= WHAT TO WORK ON =
Restate the data exactly, with nothing altered.

Collected data
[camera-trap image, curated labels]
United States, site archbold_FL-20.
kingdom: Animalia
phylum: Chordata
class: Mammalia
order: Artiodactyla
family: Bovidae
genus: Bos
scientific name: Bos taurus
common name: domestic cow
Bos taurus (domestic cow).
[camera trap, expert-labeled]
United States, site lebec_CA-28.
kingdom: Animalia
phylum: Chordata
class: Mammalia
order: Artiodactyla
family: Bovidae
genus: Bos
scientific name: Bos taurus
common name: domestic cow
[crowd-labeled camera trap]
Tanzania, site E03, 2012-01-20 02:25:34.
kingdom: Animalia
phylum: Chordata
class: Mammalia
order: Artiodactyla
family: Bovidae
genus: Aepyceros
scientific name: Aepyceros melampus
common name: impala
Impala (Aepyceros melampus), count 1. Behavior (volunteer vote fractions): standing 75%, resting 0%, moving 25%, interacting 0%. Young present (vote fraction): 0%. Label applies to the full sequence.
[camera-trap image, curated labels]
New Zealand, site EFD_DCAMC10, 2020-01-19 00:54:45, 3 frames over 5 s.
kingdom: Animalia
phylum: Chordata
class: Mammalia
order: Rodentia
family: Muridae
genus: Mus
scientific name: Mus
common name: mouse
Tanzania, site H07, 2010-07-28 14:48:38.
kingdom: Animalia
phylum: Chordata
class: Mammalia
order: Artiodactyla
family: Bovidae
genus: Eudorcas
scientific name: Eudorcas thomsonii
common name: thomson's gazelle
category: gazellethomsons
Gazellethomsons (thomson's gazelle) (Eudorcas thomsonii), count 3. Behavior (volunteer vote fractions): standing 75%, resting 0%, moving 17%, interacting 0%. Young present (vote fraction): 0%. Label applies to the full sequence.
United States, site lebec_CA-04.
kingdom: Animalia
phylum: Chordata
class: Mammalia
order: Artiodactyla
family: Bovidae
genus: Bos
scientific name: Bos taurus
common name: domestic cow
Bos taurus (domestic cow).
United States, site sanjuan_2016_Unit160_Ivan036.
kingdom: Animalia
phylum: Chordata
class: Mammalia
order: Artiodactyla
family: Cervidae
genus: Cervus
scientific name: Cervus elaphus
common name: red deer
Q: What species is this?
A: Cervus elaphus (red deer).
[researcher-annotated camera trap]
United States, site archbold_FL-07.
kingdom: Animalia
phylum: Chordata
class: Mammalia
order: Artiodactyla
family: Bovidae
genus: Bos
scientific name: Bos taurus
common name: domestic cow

= TASK RESPONSE =
[camera-trap image, curated labels]
United States, site archbold_FL-20.
kingdom: Animalia
phylum: Chordata
class: Mammalia
order: Artiodactyla
family: Bovidae
genus: Bos
scientific name: Bos taurus
common name: domestic cow
Bos taurus (domestic cow).
[camera trap, expert-labeled]
United States, site lebec_CA-28.
kingdom: Animalia
phylum: Chordata
class: Mammalia
order: Artiodactyla
family: Bovidae
genus: Bos
scientific name: Bos taurus
common name: domestic cow
[crowd-labeled camera trap]
Tanzania, site E03, 2012-01-20 02:25:34.
kingdom: Animalia
phylum: Chordata
class: Mammalia
order: Artiodactyla
family: Bovidae
genus: Aepyceros
scientific name: Aepyceros melampus
common name: impala
Impala (Aepyceros melampus), count 1. Behavior (volunteer vote fractions): standing 75%, resting 0%, moving 25%, interacting 0%. Young present (vote fraction): 0%. Label applies to the full sequence.
[camera-trap image, curated labels]
New Zealand, site EFD_DCAMC10, 2020-01-19 00:54:45, 3 frames over 5 s.
kingdom: Animalia
phylum: Chordata
class: Mammalia
order: Rodentia
family: Muridae
genus: Mus
scientific name: Mus
common name: mouse
Tanzania, site H07, 2010-07-28 14:48:38.
kingdom: Animalia
phylum: Chordata
class: Mammalia
order: Artiodactyla
family: Bovidae
genus: Eudorcas
scientific name: Eudorcas thomsonii
common name: thomson's gazelle
category: gazellethomsons
Gazellethomsons (thomson's gazelle) (Eudorcas thomsonii), count 3. Behavior (volunteer vote fractions): standing 75%, resting 0%, moving 17%, interacting 0%. Young present (vote fraction): 0%. Label applies to the full sequence.
United States, site lebec_CA-04.
kingdom: Animalia
phylum: Chordata
class: Mammalia
order: Artiodactyla
family: Bovidae
genus: Bos
scientific name: Bos taurus
common name: domestic cow
Bos taurus (domestic cow).
United States, site sanjuan_2016_Unit160_Ivan036.
kingdom: Animalia
phylum: Chordata
class: Mammalia
order: Artiodactyla
family: Cervidae
genus: Cervus
scientific name: Cervus elaphus
common name: red deer
Q: What species is this?
A: Cervus elaphus (red deer).
[researcher-annotated camera trap]
United States, site archbold_FL-07.
kingdom: Animalia
phylum: Chordata
class: Mammalia
order: Artiodactyla
family: Bovidae
genus: Bos
scientific name: Bos taurus
common name: domestic cow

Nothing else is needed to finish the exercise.